Bis vor einigen Jahren ging man davon aus, dass die postmenopausale Hormontherapie vor koronarer Herzkrankheit schützt. Es waren plausible Mechanismen für eine herzschützende Wirkung der Estrogene bekannt: Sie
- verbessern das Lipidprofil, indem sie das LDL- und Gesamtcholesterin senken und das HDL-Cholesterin erhöhen,
- steigern die Insulin-Sensitivität,
- wirken antioxidativ und üben direkte günstige Wirkungen auf die Gefäßwand aus.

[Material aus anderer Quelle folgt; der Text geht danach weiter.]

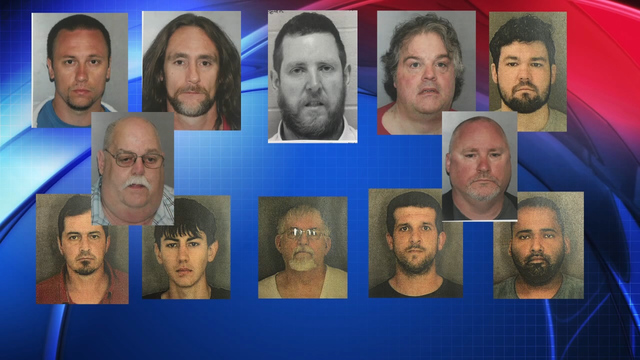 School bus driver, radio DJ among 12 charged in Capital Region sex sting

Koronarschutz in Beobachtungsstudien
Große Beobachtungsstudien, darunter die Nurses' Health Study (NHS) mit 122.000 Teilnehmerinnen, hatten durchweg ergeben, dass postmenopausale Frauen, die langfristig Hormone anwenden, ein geringeres KHK-Risiko haben als Frauen, die diese Hormone nie eingenommen haben. So ermittelte eine Metaanalyse aus über 40 Beobachtungsstudien für derzeitige postmenopausale Hormonanwenderinnen ein um 50% reduziertes KHK-Risiko und für Frauen, die irgendwann postmenopausale Hormone eingenommen haben, ein um 36% reduziertes KHK-Risiko.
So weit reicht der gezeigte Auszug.